- Constituency: Oyo state

Personal details
- Born: 1967 (age 58–59)
- Education: Federal University of Technology
- Occupation: Politician

= Olaiya Abideen =

Nigerian politician

Olaiya Abideen is a Nigerian politician and professor. He served as a Member of the House of Representatives in 1998, representing Ibadan South East and North East under the platform of GDM.

==Early life and education==

Olaiya Abideen was born in 1967 in Oke Oluokun, Ibadan, Oyo State, Nigeria. He attended Ibadan Municipal Government Primary School III, Eleta, Ibadan, from 1975 to 1981. From 1981 to 1986, he attended Olubi Memorial Grammar School, Molete, Ibadan. He continued his studies at the Polytechnic Ibadan. Between 1987 and 1992, he earned his degree from the Federal University of Technology, Akure. He completed his master's degree at the University of Ibadan, from 1993 to 1995, and later pursued his Ph.D. at the same institution.

==Career==
Abideen served as a member of the House of Representatives in 1998, representing Ibadan South East and North East under the platform of GDM. He contested the Oyo State governorship election in 2019, but was defeated by Oluwaseyi Abiodun Makinde, who ran under the People's Democratic Party (PDP).

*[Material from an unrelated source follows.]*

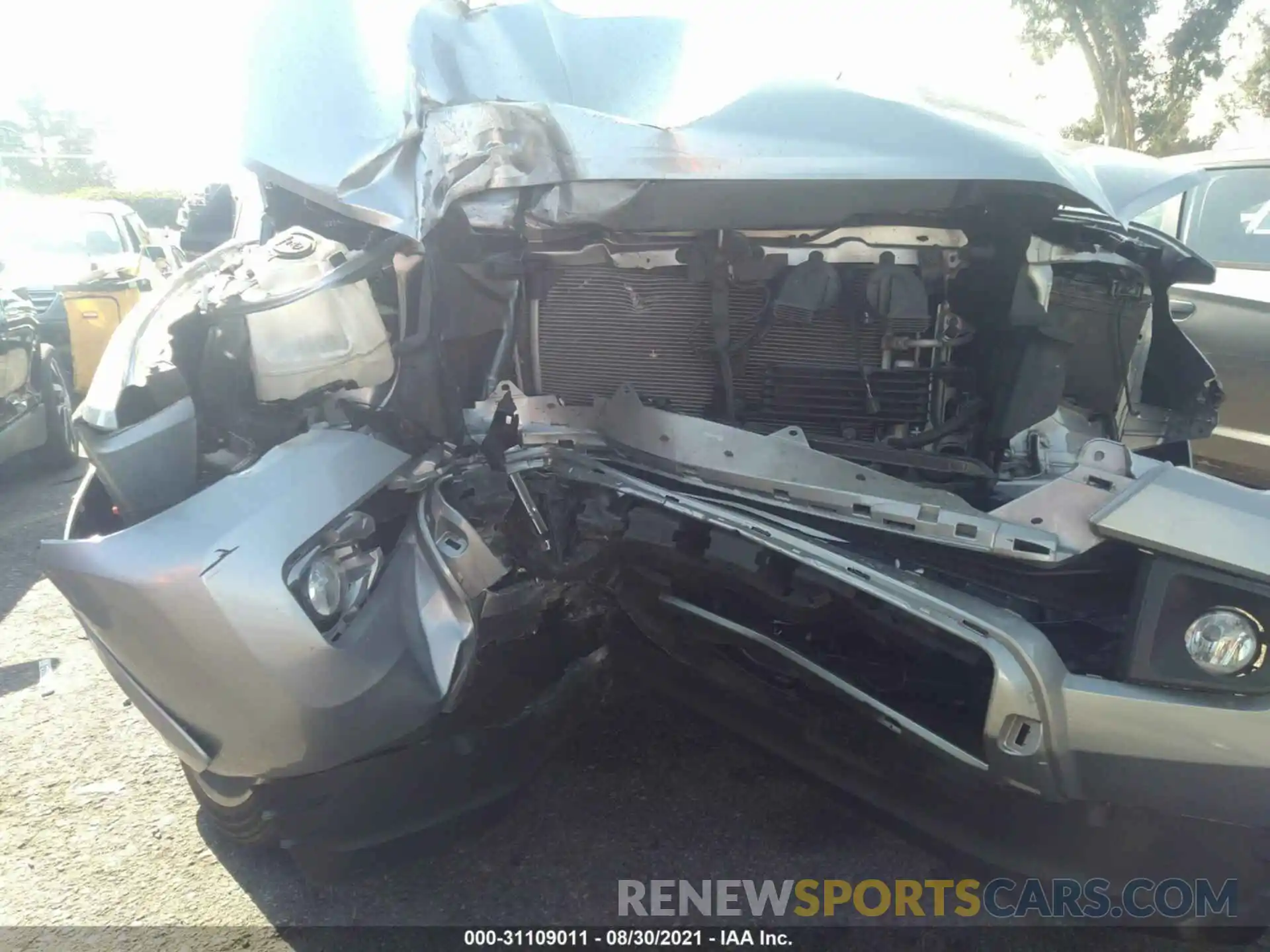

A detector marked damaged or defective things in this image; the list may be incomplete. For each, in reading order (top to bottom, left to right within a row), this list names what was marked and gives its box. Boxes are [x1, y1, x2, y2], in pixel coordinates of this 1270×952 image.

torn sheet metal [243, 1, 1206, 238]
crumpled metal [243, 0, 1206, 239]
severely damaged hood [246, 0, 1212, 242]
broken headlight assembly [287, 510, 381, 635]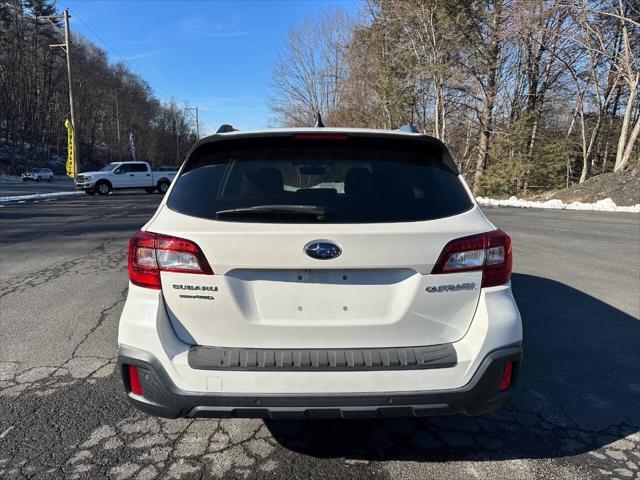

Abideen made unsuccessful bids for the party's chairmanship and the Federal Representative seat in 1999 and 2003, respectively. In 2003, he aligned with Chief Ladoja's team, and in 2007, he contested the Oluyole Federal seat under Ladoja's Labour Party, but was denied victory by Adedibu's influential cabal, which tampered with the election. He later ran for the same Oluyole Federal seat in the 2015 election with the Accord Party, only to be let down at the last minute.